No Money from the Treasury

Scrutiny over the Affordable Care Act Continues Even after the Supreme Court Upheld It

Insurance policies obtained through the federal marketplace cover over seven million people in the United States. Cutbacks in out-of-pocket expenses paid for doctor and hospital visits along with prescription drugs are benefiting nearly 60 percent of those insured. Individuals with an income level between $11,700 and $29,300 yearly are considered to be within 100 percent to 250 percent of the poverty level and therefore are eligible for the share-of-cost discounts.

These subsidies, which are seen through tax credits to assist low-income people in paying for insurance, are what the Supreme Court defended in their decision last Thursday. However, the Congressional Budget Office anticipates a cost to our government of $599 billion for premium tax credits and $136 billion in payments to insurance companies for payments to reimburse cost-sharing over the next ten years. These estimated expenditures are the motivation behind the law suit filed on behalf of the House of Representatives by Speaker of the House John A. Boehner.

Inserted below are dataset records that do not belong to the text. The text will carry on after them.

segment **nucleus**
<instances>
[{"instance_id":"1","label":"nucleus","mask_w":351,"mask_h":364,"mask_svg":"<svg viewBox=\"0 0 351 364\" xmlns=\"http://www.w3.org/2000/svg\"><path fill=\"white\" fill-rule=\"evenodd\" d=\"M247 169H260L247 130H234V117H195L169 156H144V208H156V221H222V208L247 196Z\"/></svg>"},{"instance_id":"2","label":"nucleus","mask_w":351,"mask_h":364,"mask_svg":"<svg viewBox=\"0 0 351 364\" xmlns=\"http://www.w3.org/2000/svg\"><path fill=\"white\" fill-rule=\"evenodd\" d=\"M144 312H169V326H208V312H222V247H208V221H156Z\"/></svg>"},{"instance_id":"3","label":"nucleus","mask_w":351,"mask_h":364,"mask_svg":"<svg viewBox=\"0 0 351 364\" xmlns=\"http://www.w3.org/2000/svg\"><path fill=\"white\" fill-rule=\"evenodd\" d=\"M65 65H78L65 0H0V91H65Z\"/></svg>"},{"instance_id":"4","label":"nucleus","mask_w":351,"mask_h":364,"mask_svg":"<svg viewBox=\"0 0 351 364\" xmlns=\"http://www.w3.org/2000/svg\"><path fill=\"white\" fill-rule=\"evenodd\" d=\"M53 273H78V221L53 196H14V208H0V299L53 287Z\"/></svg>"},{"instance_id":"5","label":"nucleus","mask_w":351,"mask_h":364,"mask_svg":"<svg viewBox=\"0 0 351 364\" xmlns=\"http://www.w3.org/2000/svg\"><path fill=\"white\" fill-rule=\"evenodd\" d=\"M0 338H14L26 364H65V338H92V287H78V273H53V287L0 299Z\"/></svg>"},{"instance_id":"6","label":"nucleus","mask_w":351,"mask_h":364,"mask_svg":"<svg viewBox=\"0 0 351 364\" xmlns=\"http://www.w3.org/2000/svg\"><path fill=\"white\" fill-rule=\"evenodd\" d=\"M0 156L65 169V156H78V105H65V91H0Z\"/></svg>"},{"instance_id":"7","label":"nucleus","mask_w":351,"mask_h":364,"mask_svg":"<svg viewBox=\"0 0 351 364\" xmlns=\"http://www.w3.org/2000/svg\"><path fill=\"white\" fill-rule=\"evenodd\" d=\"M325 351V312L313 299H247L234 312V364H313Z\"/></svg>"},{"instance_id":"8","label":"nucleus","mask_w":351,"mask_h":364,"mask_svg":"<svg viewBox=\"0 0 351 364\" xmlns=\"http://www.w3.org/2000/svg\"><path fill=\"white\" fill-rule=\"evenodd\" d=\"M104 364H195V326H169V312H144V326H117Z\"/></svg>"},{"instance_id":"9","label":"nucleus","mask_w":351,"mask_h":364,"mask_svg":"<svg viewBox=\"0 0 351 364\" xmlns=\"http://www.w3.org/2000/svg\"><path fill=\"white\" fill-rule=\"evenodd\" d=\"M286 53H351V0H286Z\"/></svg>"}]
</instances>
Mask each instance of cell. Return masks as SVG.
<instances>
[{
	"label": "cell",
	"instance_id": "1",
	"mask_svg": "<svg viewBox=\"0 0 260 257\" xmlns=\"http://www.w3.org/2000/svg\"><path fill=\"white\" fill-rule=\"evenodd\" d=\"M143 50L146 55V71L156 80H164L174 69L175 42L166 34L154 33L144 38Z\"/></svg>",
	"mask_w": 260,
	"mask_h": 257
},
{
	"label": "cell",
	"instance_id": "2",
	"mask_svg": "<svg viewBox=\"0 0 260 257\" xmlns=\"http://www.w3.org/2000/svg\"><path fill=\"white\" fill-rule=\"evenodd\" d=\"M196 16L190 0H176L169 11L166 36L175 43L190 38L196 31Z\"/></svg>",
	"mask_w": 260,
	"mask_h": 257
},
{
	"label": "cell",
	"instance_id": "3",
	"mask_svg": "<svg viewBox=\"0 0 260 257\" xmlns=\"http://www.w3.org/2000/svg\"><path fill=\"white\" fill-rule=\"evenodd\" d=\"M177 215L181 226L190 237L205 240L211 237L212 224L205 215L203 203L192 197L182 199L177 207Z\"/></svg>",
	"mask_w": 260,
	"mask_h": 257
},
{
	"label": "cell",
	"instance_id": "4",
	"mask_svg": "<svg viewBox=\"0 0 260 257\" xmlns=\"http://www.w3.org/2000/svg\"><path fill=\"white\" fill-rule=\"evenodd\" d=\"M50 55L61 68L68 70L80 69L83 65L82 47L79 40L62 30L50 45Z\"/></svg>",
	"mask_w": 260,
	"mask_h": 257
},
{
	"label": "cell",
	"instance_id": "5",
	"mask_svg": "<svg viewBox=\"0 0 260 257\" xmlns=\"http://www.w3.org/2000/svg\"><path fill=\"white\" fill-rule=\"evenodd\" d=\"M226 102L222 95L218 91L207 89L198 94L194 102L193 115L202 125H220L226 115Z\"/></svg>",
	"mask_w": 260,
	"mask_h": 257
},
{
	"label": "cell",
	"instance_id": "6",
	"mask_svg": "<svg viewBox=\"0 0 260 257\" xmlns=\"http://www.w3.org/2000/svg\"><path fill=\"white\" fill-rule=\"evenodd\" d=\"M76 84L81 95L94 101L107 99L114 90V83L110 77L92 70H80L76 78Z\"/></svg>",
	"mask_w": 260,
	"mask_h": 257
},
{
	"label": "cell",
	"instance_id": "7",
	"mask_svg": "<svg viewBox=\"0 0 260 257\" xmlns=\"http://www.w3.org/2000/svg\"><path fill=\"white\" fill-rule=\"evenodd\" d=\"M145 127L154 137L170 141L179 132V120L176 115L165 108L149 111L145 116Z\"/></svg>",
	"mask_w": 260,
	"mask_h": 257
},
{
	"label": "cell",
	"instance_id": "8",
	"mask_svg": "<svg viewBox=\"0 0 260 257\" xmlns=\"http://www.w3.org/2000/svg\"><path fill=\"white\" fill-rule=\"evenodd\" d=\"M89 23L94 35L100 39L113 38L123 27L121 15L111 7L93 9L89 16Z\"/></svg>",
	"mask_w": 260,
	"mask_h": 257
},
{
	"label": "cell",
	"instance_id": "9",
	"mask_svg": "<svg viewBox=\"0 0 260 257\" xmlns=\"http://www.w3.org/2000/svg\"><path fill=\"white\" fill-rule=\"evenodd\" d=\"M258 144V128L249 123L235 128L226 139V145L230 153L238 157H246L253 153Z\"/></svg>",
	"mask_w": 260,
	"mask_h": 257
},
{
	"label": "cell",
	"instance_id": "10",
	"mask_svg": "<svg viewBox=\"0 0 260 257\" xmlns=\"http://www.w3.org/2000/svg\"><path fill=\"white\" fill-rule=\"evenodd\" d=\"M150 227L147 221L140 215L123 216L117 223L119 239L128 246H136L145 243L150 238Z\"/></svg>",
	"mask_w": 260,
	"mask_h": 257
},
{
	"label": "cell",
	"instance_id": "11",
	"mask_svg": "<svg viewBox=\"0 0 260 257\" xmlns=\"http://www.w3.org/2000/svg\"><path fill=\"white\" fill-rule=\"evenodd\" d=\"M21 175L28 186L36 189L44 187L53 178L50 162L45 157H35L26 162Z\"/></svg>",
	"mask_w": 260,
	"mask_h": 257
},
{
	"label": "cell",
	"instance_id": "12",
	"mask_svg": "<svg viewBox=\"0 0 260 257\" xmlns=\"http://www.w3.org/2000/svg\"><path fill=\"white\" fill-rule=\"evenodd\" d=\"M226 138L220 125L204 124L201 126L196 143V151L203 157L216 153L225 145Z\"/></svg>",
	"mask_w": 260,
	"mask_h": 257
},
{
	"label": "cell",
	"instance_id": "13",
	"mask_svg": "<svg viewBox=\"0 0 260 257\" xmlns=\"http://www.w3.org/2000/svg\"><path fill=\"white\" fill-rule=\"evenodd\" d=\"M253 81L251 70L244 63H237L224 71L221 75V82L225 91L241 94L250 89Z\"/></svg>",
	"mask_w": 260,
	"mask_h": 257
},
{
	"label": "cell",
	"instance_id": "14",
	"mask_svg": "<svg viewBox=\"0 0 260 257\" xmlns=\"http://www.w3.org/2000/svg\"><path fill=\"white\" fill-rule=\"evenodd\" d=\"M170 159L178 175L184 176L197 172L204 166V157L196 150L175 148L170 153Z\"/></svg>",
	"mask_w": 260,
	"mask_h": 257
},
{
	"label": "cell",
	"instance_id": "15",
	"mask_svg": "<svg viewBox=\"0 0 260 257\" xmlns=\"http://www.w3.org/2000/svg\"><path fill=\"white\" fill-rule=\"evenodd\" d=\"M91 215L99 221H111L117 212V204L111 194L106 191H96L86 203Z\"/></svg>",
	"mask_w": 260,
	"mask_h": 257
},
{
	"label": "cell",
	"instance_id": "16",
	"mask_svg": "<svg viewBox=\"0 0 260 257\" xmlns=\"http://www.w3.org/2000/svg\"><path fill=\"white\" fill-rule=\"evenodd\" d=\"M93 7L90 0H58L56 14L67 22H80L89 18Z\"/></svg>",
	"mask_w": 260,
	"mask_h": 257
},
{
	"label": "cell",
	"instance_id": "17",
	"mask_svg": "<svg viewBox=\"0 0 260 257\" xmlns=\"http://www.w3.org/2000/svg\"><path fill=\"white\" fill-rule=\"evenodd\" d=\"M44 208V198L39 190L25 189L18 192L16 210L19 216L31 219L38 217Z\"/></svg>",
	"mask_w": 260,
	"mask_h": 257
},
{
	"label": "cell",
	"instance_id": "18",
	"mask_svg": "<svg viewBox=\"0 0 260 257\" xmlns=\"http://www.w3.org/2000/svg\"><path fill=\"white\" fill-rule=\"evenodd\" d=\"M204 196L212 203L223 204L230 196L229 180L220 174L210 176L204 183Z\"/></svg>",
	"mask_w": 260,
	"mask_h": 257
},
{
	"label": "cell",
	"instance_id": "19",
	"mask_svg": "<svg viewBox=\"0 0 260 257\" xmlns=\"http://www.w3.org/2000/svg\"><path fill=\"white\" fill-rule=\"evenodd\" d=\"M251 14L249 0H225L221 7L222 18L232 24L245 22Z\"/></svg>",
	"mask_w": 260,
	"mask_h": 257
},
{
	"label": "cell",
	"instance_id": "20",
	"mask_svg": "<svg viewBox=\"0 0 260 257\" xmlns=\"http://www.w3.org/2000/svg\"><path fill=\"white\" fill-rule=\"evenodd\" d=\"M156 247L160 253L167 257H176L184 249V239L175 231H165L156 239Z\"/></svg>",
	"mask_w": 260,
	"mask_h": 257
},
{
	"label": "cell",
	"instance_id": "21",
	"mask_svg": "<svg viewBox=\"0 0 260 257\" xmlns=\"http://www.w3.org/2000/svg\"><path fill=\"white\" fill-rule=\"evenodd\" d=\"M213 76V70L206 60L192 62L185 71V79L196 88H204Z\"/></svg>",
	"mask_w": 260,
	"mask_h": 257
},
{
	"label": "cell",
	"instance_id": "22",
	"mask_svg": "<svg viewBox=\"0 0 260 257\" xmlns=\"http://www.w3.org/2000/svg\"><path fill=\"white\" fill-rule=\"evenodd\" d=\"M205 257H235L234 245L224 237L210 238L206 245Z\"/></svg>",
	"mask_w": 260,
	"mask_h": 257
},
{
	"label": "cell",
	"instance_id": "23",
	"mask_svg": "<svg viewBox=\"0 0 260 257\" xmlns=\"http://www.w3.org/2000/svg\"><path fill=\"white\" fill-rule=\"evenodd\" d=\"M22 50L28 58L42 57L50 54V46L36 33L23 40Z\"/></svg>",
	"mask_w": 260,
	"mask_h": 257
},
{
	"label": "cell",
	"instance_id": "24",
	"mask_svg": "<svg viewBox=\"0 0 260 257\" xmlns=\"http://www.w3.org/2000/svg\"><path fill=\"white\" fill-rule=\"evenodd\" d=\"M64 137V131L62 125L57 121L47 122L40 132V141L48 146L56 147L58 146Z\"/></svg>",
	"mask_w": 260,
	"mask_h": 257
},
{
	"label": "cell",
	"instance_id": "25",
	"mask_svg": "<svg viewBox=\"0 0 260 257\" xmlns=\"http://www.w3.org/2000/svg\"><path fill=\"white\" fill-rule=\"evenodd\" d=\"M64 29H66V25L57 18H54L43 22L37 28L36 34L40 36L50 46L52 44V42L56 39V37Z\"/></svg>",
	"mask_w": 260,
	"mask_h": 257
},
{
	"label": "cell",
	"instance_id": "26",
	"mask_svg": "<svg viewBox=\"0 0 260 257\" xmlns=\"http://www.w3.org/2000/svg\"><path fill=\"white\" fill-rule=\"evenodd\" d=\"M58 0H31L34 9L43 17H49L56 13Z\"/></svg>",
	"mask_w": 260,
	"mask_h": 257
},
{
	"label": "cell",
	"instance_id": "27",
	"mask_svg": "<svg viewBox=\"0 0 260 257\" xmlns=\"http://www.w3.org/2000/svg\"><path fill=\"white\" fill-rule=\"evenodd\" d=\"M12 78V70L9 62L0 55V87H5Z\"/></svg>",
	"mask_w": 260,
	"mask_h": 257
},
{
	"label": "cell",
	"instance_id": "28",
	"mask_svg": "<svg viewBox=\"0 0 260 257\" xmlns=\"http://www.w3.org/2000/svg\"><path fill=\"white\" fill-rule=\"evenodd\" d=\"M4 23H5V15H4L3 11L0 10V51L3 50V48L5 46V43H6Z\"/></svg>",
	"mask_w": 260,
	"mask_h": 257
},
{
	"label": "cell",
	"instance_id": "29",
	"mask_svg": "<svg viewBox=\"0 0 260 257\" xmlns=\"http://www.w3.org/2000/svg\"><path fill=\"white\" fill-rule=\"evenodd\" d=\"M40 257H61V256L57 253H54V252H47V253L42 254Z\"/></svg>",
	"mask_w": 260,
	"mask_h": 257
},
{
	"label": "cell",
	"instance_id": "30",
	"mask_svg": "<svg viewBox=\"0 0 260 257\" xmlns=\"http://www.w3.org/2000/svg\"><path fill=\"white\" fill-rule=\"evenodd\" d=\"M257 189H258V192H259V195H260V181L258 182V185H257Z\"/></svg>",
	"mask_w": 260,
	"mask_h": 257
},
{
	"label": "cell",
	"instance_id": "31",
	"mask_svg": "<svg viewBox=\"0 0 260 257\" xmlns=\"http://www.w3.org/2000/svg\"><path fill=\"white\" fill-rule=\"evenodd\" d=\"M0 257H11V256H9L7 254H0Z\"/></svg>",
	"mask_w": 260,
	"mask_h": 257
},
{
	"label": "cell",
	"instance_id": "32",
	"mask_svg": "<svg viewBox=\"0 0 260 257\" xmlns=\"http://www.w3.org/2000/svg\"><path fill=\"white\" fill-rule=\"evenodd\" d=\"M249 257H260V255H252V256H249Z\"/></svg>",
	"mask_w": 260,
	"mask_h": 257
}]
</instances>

The implication behind the suit is that appropriations from Congress have not been approved for the Obama administration to make such disbursements. The suit claims an article in the Constitution stating, “No money shall be drawn from the Treasury, but in consequence of appropriations made by law,” is being violated. While President Obama called for the funds to be included in the budget in 2013, Congress had not approved it. With several other lawsuits on different issues pending against the Affordable Care Act, folks at Boraie Development know much more debate is yet to be seen.